TRADITIONAL SHOTOKAN KARATE
Background & Philosophy
Martial arts such as karate are excellent fitness and stress management tools for children and adults alike. At the Missouri Karate Association (MKA), we emphasize the development of the whole person, from physical strength and dynamism to a calmer and more positive outlook, even in the most stressful situations.
Ours is a non-contact dojo where the concentration is on skill development and learning excellence. This is especially important for children; it is consistent with the American Academy of Pediatrics position on martial arts training for kids.
Karate aims to integrate the whole body to achieve powerful techniques with the least amount of effort possible. Moreover, it teaches practitioners to interact with the opponent using optimal distance and timing. This allows one to use the opponent’s action rather than conflict with his/her power.
The ultimate goal of karate is the infinite expansion of human potential through self defense art. In striving for this goal, practitioners will master self-defense as a means to polish mind and body.
Principles of karate can be applied to life as a whole. When one can handle themselves optimally under threatening conditions, regular life activities can be handled optimally.
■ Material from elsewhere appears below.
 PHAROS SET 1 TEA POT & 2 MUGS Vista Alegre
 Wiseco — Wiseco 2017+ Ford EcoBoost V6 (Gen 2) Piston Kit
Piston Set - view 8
The late Hidetaka Nishiyama was one of the original founders of Japan Karate Association (JKA), he established and ran the American Amateur Karate Federation (AAKF) until his death in 2008.
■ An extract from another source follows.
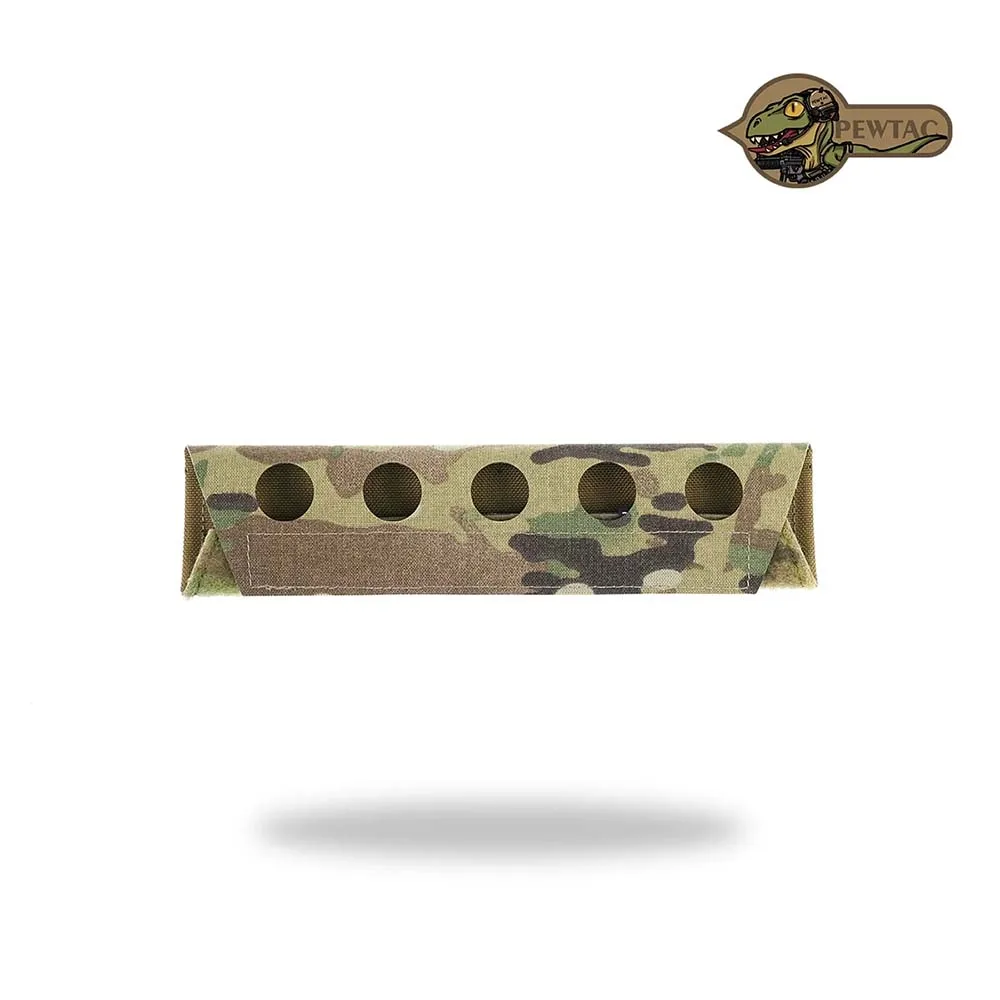 PEW TACTICAL Funda para auriculares tácticos estilo faraón - imagen 3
As a direct student of Gichin Funakoshi (the founder of modern-day karate), Master Nishiyama pioneered in movement analysis and development of techniques associated with JKA-style Karate, from performance as well as from pedagogical perspective. Eventually, he coined the term Traditional Karate, which he preferred over labels such as "Shotokan" or "JKA-style", as his method and approach to training ultimately applied to all styles of karate, and ultimately any movement art or sport.